• **What to produce**
Copy the records word for word, starting at the line with "From (176,713), (788,306), which" and ending at the line with "[129,688] → [655,362]", both included.

Provided entries start

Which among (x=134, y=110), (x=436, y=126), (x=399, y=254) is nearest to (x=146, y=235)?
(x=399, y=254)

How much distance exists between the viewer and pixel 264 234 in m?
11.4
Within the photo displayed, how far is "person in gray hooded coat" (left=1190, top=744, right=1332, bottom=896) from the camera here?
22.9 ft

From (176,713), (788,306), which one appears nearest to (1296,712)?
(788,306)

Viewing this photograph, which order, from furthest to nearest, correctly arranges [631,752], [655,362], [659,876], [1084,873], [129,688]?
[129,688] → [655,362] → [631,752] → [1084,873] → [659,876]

Provided entries end
Provided entries start

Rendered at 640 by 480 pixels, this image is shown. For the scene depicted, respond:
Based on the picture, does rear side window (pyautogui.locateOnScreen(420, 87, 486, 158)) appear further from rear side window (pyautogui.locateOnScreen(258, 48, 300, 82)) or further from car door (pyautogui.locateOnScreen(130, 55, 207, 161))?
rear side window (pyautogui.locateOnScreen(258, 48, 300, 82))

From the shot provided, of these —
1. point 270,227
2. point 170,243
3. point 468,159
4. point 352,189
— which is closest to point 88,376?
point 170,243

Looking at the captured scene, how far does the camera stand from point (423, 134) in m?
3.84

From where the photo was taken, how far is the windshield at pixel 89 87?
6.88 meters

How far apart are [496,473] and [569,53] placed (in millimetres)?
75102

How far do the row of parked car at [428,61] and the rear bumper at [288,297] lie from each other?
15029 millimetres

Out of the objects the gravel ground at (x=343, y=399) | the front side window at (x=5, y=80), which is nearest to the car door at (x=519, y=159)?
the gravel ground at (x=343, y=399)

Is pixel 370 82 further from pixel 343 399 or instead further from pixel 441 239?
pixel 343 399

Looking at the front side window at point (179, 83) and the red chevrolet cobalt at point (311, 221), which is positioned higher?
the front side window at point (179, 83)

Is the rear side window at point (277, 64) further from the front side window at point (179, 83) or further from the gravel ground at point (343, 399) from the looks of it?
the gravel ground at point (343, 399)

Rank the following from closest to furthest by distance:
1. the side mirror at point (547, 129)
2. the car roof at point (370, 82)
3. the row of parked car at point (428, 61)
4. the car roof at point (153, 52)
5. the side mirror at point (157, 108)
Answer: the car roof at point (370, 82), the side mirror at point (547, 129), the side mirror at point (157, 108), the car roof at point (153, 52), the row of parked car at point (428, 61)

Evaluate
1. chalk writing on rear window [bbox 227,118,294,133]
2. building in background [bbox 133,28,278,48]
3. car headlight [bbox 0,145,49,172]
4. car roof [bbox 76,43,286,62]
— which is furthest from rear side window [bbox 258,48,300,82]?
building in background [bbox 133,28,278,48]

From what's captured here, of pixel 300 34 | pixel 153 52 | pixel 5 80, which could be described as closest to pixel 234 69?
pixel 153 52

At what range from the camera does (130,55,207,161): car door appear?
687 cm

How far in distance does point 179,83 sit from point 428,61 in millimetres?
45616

Provided entries end
Provided entries start

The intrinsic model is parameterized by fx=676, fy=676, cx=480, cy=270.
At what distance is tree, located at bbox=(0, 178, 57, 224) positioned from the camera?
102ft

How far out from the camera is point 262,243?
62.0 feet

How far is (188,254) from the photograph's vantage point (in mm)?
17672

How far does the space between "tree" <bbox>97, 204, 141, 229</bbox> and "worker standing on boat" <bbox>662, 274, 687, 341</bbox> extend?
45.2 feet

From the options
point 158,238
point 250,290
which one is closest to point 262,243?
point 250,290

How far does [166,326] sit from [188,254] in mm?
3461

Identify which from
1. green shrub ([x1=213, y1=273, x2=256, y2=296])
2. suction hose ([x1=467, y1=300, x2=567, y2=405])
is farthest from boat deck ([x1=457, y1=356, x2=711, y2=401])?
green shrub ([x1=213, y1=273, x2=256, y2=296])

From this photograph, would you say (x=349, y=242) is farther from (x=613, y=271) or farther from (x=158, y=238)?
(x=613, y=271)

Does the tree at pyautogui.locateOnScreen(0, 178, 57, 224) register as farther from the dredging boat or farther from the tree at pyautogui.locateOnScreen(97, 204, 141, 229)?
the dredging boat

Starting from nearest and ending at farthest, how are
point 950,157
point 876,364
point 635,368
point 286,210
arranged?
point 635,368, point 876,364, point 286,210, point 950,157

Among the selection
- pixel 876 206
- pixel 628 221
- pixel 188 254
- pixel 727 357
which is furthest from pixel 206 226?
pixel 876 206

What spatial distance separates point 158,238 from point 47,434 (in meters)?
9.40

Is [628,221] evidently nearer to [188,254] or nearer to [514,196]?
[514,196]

Provided entries end

• **Exercise answer**
From (176,713), (788,306), which one appears nearest to (1296,712)?
(788,306)

Viewing this photograph, which order, from furthest to nearest, correctly arranges [631,752], [655,362], [659,876], [1084,873], [129,688]?
[129,688] → [655,362] → [631,752] → [1084,873] → [659,876]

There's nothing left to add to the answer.